For all you vegan, veg-head, meat-less munchers out there, allow me to free you from the shackles of sympathy. Eat your meat, because if you don’t . . . it might just eat you first.’
It was about five years ago that I decided to dismiss meat from my life entirely. While sitting in my high school health class my freshman year, I was exposed to PETA, an organization that would forever haunt the remaining years of my veggie-stocked life. Mind you, as compassionate a person as I am, I’ve never really considered the slaughtering of animals to be of my utmost priority. Burgers were slathered with ketchup in utter bliss, and chicken fingers were savored in the most decadent of BBQ sauces. Until, of course, PETA ruined it all.
Now don’t allow yourself to become confused between the savory Greek pita bread, and the fur coat trampling PETA organization ‘- the two are nothing alike. With the exception, perhaps, that both parties are most appealing to audiences when stuffed with loads of crap.
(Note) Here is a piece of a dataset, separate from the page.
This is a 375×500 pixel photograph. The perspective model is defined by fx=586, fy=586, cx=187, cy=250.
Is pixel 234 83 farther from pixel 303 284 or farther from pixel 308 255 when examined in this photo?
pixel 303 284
Nonetheless, PETA, also known as People for Ethical Treatment of Animals, is responsible for the reason I can no longer stomach a beef gyro. You see, PETA has conducted an array of investigations on the management of slaughterhouses throughout the United States, and I was lucky enough to learn about their studies. Given little time for mental preparation, my health class began showing clips of animals all mutilated in the process of mass meat distribution. Before that, my theory was, ‘If you don’t have to meet it, then why can’t you eat it?’ However, this video greatly challenged my ability to continue turning the other cheek. I realized that these helpless chickens and cows had families, careers and homes, all beyond our understanding. At that very moment, watching a baby lamb peering out from its three-feet-by-three-feet cage, I could no longer dollop a clump of mint jelly onto my lamb chop and swallow – I would be eating a face, a name, an identity.
And so, from that day forward, I was a vegetarian. I was a hippie, a peace distributor, an activist -‘- whatever your term of preference, that was my title. But for some reason, even though I knew deep down that I was doing a virtuous deed, I just couldn’t kick my cravings for meat. I needed some hearty protein, and pronto.
Suddenly, nearly every reference to meat made my mouth water, and I could feel my ability to maintain the herbivore lifestyle quickly dwindling.
‘You’re such a meat-head.’ My eyes twitched.
‘Damn, see that luscious butt right there? Grade A, top choice meat.’ My lips quivered.
‘Heroine problem? Please, I’m going cold turkey.’ A pool of drool gathered below my mouth.
‘ I was done-for. But as luck would have it, fate was on my side. The following summer, while visiting a local farm, I stood beside the turkey cages, admiring their radiant feathers, divine throat wattles and exquisite bone structure ‘- really, the shapes of their beaks are to die for. And as I stood beside the fence for several moments, dazing off into a world where I could freely roam with turkeys ‘- fork in hand ‘- I felt a sharp pang on my finger. I looked down, and found an angry-looking turkey smirking at me. He had bitten me!
I had given up a year of my life protecting poultry such as him, and how was I repaid? With a near amputation of my finger. And that was it. My moment of truth. If turkeys were not going to give me the respect and admiration that I deserved, then I sure as hell wasn’t going to cut them any breaks in return.
The following week, Thanksgiving arrived. I sat pensively at the kitchen table, eyeing the large turkey slathered in gravy. I wanted it. I contemplated for five or six minutes, wondering if this was just a moment of weakness, or if I was truly prepared to give up all that I stood for. I was.
I served myself several slices of the monstrous, oversized pigeon, raised my plate to the entire table and shouted, ‘This is for the turkey that bit me. You have shamed your entire kind, and now your ancestry shall suffer the consequence.’ Delicious.
And that was the day that I introduced poultry back into my diet. Because of that one turkey’s lack of consideration for my fragile fingers, the complete poultry kingdom has now been welcomed back to my dinner plate. But before you point a finger at me, accusing me of some sort of ethical lacking or shortsighted selfishness, let’s get real. Naming the poultry family ‘fowl’ was no coincidence.
So come on vegetarians, grab a fork and dig in! You might as well live a little, because these turkeys sure won’t.